Dennison agrees that compromise will be the order of the day but says a clear direction is also required to keep populations on board. “In a fierce geopolitical environment, there is still the need for a narrative on the logic of European cooperation, to show that there are paths through the various different elements of geopolitical crises that we are facing, and those paths are about European cooperation and our ability to protect our interests if we act collectively,” she said.
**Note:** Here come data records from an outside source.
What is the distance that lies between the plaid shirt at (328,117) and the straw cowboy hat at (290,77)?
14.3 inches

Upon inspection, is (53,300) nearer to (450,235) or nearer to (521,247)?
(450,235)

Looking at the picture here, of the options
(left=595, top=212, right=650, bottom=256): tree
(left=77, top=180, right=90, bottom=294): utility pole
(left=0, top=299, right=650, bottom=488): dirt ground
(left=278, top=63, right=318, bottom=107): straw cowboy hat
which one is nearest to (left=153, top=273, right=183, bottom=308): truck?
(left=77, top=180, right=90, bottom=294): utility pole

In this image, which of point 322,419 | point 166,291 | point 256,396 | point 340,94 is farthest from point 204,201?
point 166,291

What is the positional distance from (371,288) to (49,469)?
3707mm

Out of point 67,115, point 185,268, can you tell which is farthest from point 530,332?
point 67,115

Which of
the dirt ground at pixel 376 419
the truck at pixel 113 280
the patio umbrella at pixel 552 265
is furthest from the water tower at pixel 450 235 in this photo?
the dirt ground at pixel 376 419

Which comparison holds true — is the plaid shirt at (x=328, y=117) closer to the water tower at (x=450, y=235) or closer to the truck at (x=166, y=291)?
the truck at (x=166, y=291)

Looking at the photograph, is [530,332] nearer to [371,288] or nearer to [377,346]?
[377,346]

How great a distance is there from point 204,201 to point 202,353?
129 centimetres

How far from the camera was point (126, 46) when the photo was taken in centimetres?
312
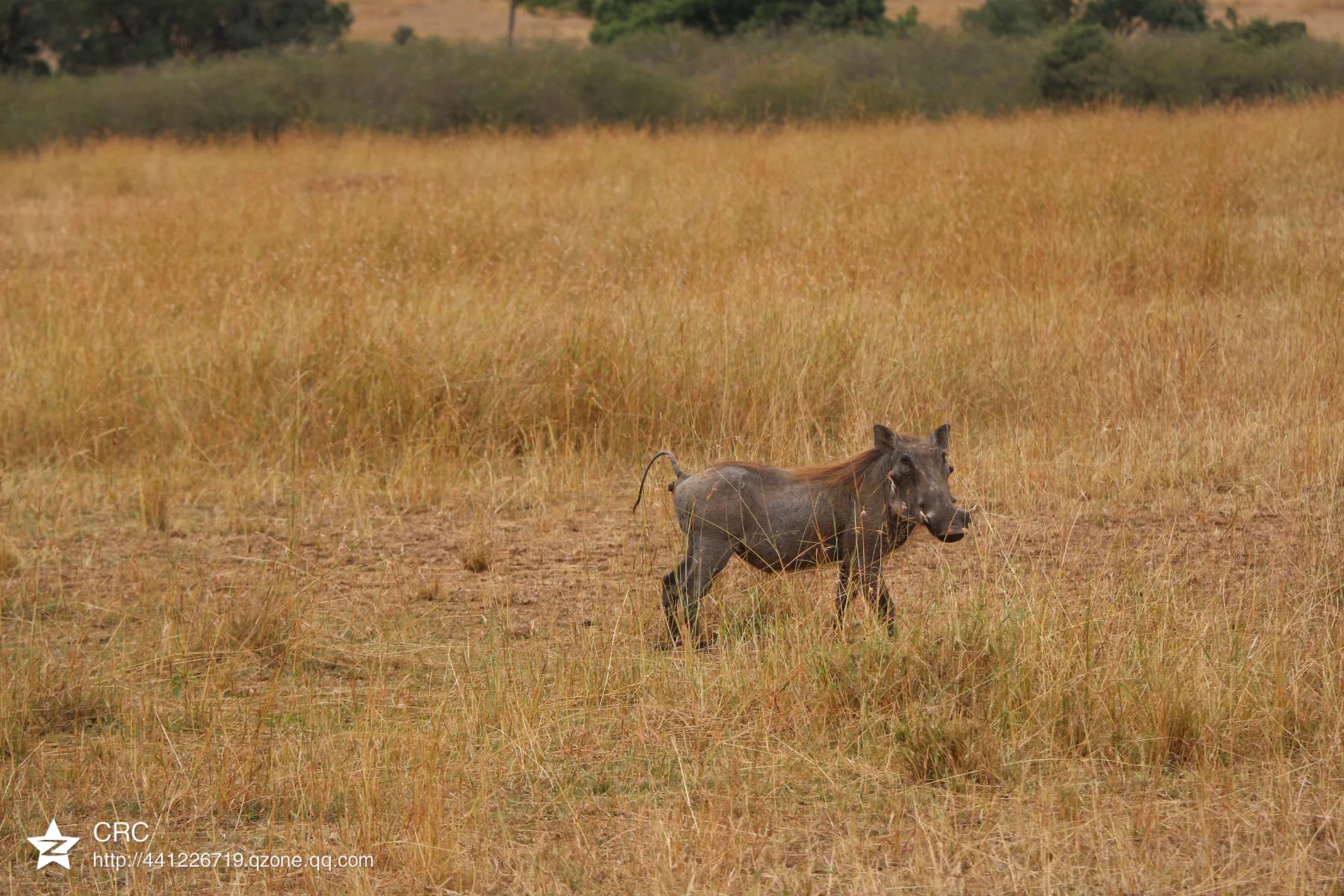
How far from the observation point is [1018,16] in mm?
25141

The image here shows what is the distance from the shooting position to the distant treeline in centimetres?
1623

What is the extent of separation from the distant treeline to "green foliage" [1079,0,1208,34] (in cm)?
→ 455

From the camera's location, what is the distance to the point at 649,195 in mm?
10281

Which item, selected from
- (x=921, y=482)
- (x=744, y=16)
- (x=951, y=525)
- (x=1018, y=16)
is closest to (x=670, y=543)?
(x=921, y=482)

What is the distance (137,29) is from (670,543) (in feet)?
71.8

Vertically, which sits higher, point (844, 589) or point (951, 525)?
point (951, 525)

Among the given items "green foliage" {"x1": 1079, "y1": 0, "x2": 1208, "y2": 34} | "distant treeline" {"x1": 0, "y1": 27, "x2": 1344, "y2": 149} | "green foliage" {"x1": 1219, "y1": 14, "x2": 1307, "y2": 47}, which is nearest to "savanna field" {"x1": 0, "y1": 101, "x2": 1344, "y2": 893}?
"distant treeline" {"x1": 0, "y1": 27, "x2": 1344, "y2": 149}

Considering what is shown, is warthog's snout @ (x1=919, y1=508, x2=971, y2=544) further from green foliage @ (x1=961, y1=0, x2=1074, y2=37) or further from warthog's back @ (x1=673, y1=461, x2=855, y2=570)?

That is the long-term threat: that war fatigue, rising prices and tougher living conditions could combine to dilute the pro-EU narrative. Brexit and the Covid pandemic strengthened public support for the bloc, but there is a risk as the war in Ukraine drags on that populist movements could again seek to exploit the cost-of-living crisis. If there is not a strong EU narrative to counteract this, strains could appear again.
It’s a ways down the road – according to a survey by the EU’s parliament, nearly two-thirds of Europeans consider membership of the EU a “good thing”, the highest result in 15 years – but the risk is rising as energy prices and inflation climb and Russia tightens gas supplies.
“I think the next six months to a year are going to be extremely difficult in holding European unity together around the response to Russia and the sanctions that are in place,” says Dennison. “We already saw, with the negotiations over the sixth sanctions package, the limits of consensus and the headline was Hungary and the Czech Republic, but behind that there were many member states who were pushing for delays and carve-outs.”
She worries that Brussels could become the fall guy for growing economic hardship as it did during the migration crisis in 2015 and the financial crisis after 2008. “A lot will depend on the narrative and messaging from national capitals about the choice that we are making: this is a choice to be part of the European response and the reason that choice makes sense from a national perspective is that we can’t do this alone …I do think there are major risks here for Europe.”
Rahman sees a similar trajectory – an initial boost to European integration and cohesion from the war, but clouds gathering on the horizon. “Look at what happened in France: part of the reason Macron lost the majority was because his government didn’t have convincing arguments for inflation. Italy looks like a big problem in the medium term. There will likely be a far-right government that emerges in the next year. There’s a lot more ambivalence across Italian public opinion about supporting Ukraine,” he said. “Covid and Brexit were good for Europe at the European level and domestically. I’m not sure the war will be.”